Uni-directional Spokes-to-Hub

In this configuration, the SPOKES are the origination point of the data change and the HUB is the destination. Capture and Propagation processes and Capture queue are configured on each of the SPOKE sights. An Apply process and queue for each SPOKE site is configured on the HUB. Conflict resolution should be configured at the HUB to accommodate potential data change conflicts from multiple sources.

Bi-directional Spoke-to-Hub

This configuration is just an extension of uni-directional Spoke-to-Hub that allows the HUB to send its changes to each spoke. This means that at least one Capture process and queue must be configured on the HUB, and a Propagation process configured to each SPOKE. Note here that the HUB processes should be configured so that the HUB does not send the same change back to the SPOKE that originated it. This can be accomplished in a number of ways by using tags, and/or conditions (covered in Chapter 6). In addition, an Apply process and queue must be configured at each SPOKE to receive and process changes from the HUB, as well as the Capture process and queue and Propagation process to the HUB that we use in uni-directional Spoke-to-Hub.

Hybrid

A Hybrid configuration is simply a combination of single and/or multiple- source configurations. For instance, one leg of your topology could be a directed network, while another leg could be a master-to-master. The trick is all in where you put your Capture, Propagate, and Apply processes.

▶ _ENTRIES PROVIDED_
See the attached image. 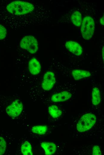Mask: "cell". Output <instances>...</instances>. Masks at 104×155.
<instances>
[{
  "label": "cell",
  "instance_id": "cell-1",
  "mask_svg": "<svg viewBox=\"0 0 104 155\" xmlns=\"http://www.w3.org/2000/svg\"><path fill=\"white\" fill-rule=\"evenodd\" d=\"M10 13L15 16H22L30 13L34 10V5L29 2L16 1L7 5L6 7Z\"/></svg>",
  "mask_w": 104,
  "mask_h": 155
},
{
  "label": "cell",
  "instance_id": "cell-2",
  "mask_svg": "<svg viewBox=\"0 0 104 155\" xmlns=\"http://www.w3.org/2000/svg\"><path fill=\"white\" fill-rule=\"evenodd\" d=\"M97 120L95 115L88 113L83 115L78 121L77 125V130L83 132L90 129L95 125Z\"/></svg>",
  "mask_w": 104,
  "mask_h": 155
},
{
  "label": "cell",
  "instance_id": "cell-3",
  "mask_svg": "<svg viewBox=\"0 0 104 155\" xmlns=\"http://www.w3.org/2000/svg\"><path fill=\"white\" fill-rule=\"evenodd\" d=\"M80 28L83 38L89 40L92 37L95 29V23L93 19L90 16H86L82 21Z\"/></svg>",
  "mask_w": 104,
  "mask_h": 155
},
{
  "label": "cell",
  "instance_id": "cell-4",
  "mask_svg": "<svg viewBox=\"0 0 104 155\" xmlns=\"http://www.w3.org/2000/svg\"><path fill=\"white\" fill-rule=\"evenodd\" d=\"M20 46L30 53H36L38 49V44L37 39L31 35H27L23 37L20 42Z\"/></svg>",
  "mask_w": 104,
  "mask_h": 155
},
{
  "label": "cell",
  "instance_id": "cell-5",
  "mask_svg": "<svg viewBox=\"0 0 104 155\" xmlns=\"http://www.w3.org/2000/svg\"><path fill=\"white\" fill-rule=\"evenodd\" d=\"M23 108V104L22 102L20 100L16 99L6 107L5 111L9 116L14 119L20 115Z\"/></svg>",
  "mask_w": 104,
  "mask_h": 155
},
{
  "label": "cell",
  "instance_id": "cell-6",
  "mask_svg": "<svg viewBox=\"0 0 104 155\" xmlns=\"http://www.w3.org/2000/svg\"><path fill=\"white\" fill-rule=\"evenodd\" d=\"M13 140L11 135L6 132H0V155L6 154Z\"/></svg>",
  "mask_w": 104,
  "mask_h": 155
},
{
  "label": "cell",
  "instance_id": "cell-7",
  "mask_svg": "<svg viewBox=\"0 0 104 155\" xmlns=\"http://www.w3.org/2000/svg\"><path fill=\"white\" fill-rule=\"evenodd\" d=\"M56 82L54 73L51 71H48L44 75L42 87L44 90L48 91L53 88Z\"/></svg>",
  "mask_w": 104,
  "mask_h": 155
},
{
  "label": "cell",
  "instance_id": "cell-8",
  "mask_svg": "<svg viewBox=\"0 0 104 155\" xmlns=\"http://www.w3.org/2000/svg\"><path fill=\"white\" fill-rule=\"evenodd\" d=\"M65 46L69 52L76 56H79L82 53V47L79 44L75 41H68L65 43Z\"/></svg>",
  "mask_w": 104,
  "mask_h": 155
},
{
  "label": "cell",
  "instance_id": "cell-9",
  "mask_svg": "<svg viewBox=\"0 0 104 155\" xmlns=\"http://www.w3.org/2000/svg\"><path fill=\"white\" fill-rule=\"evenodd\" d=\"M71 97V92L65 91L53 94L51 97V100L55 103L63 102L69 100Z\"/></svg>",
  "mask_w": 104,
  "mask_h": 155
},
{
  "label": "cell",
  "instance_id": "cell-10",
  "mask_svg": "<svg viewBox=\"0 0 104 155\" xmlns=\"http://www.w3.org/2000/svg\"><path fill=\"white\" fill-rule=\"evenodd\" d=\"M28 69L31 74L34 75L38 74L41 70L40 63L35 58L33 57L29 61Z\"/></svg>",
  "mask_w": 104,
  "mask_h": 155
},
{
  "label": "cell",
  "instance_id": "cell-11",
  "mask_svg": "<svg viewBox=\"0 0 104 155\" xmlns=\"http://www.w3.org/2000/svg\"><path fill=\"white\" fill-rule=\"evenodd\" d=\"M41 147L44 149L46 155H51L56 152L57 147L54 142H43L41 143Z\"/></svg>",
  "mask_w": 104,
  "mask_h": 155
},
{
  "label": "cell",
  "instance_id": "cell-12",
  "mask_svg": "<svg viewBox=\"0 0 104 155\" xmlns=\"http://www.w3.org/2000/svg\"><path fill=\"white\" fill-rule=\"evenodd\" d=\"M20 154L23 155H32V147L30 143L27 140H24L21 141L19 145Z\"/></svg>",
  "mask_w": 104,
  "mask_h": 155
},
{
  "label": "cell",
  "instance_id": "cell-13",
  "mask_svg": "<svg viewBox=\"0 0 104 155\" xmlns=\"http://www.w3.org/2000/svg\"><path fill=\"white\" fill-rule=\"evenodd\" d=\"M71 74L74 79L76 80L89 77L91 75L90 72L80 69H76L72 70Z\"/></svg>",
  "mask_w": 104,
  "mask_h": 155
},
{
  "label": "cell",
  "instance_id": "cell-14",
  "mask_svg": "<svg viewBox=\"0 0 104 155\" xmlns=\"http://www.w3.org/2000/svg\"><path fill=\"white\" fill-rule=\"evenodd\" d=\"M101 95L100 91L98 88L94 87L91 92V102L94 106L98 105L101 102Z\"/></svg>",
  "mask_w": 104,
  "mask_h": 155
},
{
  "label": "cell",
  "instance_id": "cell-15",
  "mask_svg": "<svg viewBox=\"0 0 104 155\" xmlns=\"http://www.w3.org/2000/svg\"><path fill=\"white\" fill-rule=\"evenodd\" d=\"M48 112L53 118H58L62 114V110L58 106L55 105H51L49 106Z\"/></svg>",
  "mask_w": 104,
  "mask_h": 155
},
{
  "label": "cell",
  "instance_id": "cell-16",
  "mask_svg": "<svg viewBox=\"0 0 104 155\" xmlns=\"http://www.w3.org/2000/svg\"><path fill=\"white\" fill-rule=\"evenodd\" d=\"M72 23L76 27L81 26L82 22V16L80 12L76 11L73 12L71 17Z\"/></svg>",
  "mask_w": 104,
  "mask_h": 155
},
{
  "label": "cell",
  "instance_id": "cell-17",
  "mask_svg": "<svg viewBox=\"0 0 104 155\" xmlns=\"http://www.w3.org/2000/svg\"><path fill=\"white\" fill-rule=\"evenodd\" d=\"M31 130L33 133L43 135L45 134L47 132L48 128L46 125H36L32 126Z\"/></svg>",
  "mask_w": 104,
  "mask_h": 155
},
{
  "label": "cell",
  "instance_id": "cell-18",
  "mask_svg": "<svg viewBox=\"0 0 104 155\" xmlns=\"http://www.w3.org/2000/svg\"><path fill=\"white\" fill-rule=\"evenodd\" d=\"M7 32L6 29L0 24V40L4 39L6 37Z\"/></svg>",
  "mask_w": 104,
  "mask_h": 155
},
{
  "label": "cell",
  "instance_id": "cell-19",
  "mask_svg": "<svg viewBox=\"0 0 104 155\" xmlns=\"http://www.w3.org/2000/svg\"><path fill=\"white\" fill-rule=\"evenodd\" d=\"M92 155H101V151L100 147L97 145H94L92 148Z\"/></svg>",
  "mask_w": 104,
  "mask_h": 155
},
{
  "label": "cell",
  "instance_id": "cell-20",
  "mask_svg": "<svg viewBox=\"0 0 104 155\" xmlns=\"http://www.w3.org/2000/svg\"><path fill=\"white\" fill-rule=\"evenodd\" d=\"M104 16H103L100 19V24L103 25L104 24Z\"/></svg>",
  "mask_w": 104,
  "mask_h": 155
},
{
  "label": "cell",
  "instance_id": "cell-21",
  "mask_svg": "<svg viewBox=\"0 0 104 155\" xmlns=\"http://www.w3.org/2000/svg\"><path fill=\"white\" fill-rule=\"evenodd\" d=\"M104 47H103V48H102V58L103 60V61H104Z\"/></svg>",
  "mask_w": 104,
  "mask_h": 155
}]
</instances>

==

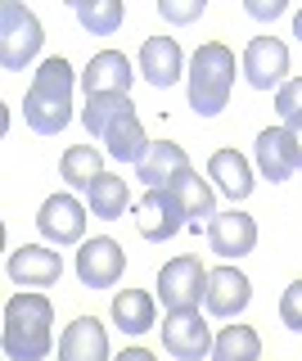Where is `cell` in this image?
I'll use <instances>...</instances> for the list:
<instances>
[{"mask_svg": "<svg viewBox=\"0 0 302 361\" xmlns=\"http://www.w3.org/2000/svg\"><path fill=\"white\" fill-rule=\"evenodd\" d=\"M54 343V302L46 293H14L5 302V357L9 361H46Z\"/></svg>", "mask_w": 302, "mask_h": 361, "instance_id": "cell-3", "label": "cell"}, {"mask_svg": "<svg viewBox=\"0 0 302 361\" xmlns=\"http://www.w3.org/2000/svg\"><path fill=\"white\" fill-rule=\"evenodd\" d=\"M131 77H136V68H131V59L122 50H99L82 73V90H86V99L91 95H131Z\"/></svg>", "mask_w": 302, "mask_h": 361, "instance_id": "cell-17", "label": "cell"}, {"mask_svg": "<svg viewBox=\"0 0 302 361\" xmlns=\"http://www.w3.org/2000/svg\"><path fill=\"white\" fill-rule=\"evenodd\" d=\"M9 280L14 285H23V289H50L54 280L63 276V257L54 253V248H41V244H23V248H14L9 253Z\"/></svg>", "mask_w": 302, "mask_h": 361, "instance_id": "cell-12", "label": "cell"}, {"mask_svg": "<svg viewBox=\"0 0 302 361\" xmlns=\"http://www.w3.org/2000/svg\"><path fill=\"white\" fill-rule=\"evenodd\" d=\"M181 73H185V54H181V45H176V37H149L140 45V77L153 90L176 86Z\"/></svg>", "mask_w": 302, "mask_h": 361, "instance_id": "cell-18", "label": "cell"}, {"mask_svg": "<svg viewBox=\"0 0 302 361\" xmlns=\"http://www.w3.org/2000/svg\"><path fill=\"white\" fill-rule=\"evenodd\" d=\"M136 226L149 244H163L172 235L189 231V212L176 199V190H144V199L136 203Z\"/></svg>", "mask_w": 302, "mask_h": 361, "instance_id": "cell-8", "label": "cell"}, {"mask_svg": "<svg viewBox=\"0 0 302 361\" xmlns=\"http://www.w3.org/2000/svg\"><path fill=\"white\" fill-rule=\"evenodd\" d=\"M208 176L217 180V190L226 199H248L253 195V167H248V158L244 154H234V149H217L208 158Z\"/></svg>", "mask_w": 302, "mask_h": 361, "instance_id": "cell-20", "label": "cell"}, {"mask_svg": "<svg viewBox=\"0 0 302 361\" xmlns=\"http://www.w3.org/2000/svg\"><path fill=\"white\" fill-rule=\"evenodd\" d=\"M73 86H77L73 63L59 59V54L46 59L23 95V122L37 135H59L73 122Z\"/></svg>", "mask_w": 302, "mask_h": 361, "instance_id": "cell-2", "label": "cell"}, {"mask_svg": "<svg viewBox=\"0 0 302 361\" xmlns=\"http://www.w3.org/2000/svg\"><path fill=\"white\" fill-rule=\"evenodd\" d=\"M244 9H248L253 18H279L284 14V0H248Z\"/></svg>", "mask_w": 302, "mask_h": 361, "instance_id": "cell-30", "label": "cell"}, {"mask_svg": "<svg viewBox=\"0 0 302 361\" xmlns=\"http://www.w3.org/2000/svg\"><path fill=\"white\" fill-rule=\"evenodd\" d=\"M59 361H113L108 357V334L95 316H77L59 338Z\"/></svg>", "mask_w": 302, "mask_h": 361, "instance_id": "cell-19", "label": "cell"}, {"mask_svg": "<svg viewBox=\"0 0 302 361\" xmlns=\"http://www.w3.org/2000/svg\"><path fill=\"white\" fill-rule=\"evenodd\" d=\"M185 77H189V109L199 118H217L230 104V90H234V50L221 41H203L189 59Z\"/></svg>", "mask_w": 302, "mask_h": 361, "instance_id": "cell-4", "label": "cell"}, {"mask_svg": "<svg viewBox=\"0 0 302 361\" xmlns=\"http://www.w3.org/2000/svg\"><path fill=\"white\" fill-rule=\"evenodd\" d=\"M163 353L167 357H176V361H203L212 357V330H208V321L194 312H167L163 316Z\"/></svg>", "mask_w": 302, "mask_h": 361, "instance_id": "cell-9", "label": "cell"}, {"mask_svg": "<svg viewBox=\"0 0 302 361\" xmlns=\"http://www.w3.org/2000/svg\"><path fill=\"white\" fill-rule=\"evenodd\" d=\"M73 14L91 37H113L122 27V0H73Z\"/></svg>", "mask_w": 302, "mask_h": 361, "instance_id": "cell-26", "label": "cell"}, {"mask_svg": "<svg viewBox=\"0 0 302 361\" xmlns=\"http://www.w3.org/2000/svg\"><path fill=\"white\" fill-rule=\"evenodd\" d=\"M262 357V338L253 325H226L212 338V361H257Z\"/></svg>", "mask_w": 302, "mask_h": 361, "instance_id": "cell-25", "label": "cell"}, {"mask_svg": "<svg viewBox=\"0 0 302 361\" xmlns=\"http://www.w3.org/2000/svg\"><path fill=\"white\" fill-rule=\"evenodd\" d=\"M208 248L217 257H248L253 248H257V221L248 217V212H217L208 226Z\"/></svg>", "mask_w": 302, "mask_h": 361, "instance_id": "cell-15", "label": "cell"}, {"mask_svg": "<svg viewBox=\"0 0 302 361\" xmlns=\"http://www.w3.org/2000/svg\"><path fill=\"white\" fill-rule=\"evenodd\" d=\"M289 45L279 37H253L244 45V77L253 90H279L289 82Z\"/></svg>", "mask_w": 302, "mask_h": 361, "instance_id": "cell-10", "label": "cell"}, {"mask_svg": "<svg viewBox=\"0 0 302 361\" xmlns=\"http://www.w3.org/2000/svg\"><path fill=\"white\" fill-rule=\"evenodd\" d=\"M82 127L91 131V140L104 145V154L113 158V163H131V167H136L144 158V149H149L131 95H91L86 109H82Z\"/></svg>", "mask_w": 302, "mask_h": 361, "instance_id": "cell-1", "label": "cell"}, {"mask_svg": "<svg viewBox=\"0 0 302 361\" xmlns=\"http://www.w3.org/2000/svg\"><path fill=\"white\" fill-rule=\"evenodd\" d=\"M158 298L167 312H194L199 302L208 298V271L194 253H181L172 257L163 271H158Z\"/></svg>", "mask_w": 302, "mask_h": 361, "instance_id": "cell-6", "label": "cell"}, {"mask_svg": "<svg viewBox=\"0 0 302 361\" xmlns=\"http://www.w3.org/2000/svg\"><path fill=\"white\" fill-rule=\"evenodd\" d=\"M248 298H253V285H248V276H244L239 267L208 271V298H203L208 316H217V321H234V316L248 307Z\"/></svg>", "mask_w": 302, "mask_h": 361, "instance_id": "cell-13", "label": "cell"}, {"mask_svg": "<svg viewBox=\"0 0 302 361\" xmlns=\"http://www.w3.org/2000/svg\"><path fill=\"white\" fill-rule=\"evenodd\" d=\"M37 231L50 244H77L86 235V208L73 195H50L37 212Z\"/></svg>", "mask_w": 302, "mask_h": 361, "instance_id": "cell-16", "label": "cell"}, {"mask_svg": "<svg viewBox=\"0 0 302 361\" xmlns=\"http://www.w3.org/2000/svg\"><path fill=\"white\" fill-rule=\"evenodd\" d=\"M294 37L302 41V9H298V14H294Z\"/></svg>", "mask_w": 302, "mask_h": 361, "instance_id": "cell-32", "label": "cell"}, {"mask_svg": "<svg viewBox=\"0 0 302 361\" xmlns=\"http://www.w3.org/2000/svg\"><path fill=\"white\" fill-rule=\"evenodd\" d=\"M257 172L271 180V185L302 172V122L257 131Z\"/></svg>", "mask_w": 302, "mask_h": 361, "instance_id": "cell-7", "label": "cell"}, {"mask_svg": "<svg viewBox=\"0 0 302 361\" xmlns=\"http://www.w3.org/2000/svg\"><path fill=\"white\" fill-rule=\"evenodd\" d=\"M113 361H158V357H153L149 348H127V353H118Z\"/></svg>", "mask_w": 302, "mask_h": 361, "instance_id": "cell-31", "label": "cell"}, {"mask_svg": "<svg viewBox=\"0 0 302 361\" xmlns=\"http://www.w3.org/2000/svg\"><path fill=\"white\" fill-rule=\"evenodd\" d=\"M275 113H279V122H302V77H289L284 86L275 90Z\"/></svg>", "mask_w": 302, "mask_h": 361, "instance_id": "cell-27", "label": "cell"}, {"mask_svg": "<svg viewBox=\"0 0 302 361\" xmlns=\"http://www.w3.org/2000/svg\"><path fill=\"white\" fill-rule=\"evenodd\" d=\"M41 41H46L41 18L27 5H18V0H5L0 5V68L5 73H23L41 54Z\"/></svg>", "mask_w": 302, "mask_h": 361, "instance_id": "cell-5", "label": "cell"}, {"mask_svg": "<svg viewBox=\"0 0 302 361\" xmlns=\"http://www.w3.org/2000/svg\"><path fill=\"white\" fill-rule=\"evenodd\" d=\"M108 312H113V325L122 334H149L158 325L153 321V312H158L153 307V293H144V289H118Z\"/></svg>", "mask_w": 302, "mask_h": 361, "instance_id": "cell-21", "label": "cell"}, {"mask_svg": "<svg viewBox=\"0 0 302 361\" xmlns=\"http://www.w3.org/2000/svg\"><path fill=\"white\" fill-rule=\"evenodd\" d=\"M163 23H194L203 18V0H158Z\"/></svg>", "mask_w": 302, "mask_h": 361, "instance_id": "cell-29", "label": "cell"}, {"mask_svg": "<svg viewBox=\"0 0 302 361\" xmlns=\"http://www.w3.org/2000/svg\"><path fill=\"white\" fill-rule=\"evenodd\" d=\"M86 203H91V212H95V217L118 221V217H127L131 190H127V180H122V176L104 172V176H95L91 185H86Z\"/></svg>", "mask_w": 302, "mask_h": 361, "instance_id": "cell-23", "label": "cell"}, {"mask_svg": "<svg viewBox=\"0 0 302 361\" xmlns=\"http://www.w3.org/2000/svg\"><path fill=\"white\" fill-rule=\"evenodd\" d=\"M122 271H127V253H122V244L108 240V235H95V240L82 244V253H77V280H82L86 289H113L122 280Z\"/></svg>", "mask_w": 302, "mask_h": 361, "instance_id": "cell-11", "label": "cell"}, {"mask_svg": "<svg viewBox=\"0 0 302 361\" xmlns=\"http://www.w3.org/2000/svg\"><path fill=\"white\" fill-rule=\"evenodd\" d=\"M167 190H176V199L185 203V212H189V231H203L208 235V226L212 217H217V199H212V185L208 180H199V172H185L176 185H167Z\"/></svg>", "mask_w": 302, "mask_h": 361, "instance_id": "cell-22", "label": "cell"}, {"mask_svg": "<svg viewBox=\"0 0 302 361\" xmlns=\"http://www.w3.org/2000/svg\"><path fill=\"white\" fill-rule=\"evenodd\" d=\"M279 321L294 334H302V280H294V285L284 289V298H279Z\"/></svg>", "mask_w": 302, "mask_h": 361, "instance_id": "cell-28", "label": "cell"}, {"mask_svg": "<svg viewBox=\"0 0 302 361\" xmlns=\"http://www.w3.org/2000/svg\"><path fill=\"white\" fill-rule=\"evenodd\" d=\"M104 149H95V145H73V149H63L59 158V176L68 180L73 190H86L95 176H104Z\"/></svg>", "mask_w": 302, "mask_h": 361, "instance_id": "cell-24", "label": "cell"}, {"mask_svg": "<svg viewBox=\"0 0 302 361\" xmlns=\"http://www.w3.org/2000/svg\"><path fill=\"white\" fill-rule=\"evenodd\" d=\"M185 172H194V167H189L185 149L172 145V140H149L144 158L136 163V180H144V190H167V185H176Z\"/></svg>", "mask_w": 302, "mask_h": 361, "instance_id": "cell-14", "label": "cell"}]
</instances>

▶ _THE REQUEST_
In the text on hub-and-spoke configurations, where should conflict resolution be configured in the uni-directional Spokes-to-Hub setup?

▶ _WRITTEN SOLUTION_
At the HUB.